Forget the diet! This side-dish is utterly delicious - possibly because it's made with ultra-indulgent double cream and plenty of cheese!
Ingredients
- 568-600ml carton double cream
- 300ml (½ pint) full-fat milk
- 1 vegetable stock cube
- 2 cloves garlic, peeled and crushed
- 1 tbsp wholegrain mustard
- Salt and freshly ground black pepper
- 1.5kg (3lb) potatoes, peeled and thinly sliced
- 2 medium onions, peeled and sliced
- 100g (3½oz) mature Cheddar or Gruyère cheese, grated
- 2 litre (3½ pint) gratin dish, buttered
WEIGHT CONVERTER
Method
- Position one oven shelf towards the base of the oven for the potatoes, and then the shelf above it fairly high for the lamb. Set the oven to 220°C or Gas Mark 7.
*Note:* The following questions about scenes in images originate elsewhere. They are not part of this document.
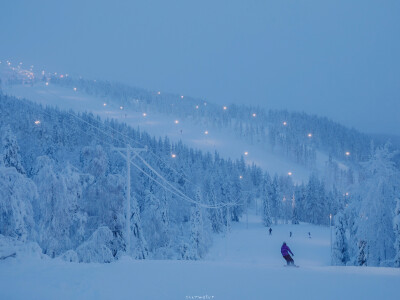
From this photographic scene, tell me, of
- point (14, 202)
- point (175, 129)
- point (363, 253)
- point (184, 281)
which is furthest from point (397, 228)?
point (175, 129)

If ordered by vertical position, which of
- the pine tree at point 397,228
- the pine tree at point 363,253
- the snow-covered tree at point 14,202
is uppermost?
the snow-covered tree at point 14,202

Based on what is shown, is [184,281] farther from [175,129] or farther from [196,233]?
[175,129]

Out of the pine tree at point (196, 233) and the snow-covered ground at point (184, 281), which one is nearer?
the snow-covered ground at point (184, 281)

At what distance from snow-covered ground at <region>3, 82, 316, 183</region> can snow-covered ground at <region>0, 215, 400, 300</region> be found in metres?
104

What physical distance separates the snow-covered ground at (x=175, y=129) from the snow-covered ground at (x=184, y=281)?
104315 millimetres

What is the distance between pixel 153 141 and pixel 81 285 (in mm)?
97728

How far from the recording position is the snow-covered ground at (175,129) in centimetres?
12525

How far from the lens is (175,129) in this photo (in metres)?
141

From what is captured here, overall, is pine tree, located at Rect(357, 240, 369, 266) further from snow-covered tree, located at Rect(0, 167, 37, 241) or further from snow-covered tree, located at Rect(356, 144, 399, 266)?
snow-covered tree, located at Rect(0, 167, 37, 241)

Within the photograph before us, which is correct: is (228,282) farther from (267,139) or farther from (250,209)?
(267,139)

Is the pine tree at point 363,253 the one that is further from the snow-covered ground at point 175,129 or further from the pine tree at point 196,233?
the snow-covered ground at point 175,129

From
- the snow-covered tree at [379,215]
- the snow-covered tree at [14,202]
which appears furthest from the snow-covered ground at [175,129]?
the snow-covered tree at [14,202]

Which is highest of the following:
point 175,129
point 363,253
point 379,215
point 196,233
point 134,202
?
point 175,129

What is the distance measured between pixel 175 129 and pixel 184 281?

- Tip the cream and milk into a saucepan and add the stock cube, garlic, mustard and seasoning. Bring the mixture to the boil then add the potatoes and onion to the pan. Bring the mixture to a gentle simmer, and cook for 10 minutes, stirring it occasionally to make sure that the cream doesn't burn on the bottom of the pan.
- Tip mixture into an ovenproof gratin dish. Cover dish with foil, place it on lower oven shelf and cook potatoes for 30 minutes.
- Remove the foil and scatter the cheese over the top. Return the dish to the oven and bake the gratin for a further 20-30 minutes, or until the cheese is a light golden colour.
- Remove the dish from the oven and serve the potatoes immediately, or turn the oven off and leave the potatoes inside for up to a further 10-15 minutes if the guests are still eating the starter.
Top Tip for making Potato gratin
Serve with anchovy-crusted lamb and glazed carrots.